▶ **Exercise inputs**
[start]

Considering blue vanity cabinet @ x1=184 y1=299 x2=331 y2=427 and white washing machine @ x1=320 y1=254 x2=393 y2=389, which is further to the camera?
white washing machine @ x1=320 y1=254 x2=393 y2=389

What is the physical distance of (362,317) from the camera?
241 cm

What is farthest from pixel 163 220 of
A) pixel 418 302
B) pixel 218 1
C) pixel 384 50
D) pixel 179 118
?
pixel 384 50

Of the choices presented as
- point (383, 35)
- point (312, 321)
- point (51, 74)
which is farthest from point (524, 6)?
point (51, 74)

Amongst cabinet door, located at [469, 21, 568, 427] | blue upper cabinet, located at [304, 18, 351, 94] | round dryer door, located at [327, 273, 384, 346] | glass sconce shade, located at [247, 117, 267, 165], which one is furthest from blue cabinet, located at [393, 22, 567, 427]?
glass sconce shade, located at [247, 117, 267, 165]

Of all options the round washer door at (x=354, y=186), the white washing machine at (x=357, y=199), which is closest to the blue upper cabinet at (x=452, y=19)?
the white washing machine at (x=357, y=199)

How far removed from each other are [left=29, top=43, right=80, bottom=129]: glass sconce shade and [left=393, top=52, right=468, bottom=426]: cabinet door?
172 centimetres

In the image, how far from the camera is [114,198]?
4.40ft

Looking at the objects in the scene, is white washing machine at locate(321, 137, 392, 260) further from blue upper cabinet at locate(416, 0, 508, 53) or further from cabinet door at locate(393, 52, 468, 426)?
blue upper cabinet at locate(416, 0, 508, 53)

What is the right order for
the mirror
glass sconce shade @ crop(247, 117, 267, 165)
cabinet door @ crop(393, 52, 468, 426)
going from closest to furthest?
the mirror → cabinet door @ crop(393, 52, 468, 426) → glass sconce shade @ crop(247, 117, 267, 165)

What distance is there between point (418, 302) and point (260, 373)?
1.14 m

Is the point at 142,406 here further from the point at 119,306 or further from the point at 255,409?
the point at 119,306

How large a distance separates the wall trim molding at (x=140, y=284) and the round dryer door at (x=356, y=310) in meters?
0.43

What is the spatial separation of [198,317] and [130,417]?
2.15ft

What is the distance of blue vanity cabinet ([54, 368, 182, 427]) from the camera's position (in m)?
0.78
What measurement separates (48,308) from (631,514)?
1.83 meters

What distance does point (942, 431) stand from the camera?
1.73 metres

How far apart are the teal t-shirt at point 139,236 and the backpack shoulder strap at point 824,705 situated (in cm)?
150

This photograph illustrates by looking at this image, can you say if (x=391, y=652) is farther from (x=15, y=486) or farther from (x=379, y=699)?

[end]

▶ **What the task requires**
Write out the whole listing above line for line, without changing a single character.

▶ **Result**
Considering blue vanity cabinet @ x1=184 y1=299 x2=331 y2=427 and white washing machine @ x1=320 y1=254 x2=393 y2=389, which is further to the camera?
white washing machine @ x1=320 y1=254 x2=393 y2=389

What is the physical distance of (362,317) from the camera?
241 cm

What is farthest from pixel 163 220 of
A) pixel 418 302
B) pixel 218 1
C) pixel 384 50
D) pixel 179 118
?
pixel 384 50

Of the choices presented as
- point (383, 35)
- point (312, 321)
- point (51, 74)
which is farthest from point (524, 6)?
point (51, 74)

Amongst cabinet door, located at [469, 21, 568, 427] | blue upper cabinet, located at [304, 18, 351, 94] | round dryer door, located at [327, 273, 384, 346] | glass sconce shade, located at [247, 117, 267, 165], which one is furthest from blue cabinet, located at [393, 22, 567, 427]?
glass sconce shade, located at [247, 117, 267, 165]

Of all options the round washer door at (x=354, y=186), the white washing machine at (x=357, y=199), which is closest to the blue upper cabinet at (x=452, y=19)?
the white washing machine at (x=357, y=199)

How far removed from each other are [left=29, top=43, right=80, bottom=129]: glass sconce shade and [left=393, top=52, right=468, bottom=426]: cabinet door?
172 centimetres

In the image, how far from the camera is [114,198]?
4.40ft

Looking at the objects in the scene, is white washing machine at locate(321, 137, 392, 260) further from blue upper cabinet at locate(416, 0, 508, 53) or further from cabinet door at locate(393, 52, 468, 426)?
blue upper cabinet at locate(416, 0, 508, 53)

What is the right order for
the mirror
glass sconce shade @ crop(247, 117, 267, 165)
cabinet door @ crop(393, 52, 468, 426)
going from closest to furthest?
the mirror → cabinet door @ crop(393, 52, 468, 426) → glass sconce shade @ crop(247, 117, 267, 165)

What distance is there between point (418, 302) and point (260, 373)?
1.14 m

Is the point at 142,406 here further from the point at 119,306 or further from the point at 255,409?
the point at 119,306

How large a distance separates the wall trim molding at (x=140, y=284) and the round dryer door at (x=356, y=310) in meters?
0.43

What is the spatial separation of [198,317] and [130,417]?
2.15ft

What is the distance of blue vanity cabinet ([54, 368, 182, 427]) from the camera's position (in m)?
0.78
What measurement separates (48,308) from (631,514)?
1.83 meters

What distance does point (942, 431) stand from the camera?
1.73 metres

How far apart are the teal t-shirt at point 139,236 and the backpack shoulder strap at point 824,705 situated (in cm)?
150

This photograph illustrates by looking at this image, can you say if (x=391, y=652) is farther from (x=15, y=486) or farther from (x=379, y=699)?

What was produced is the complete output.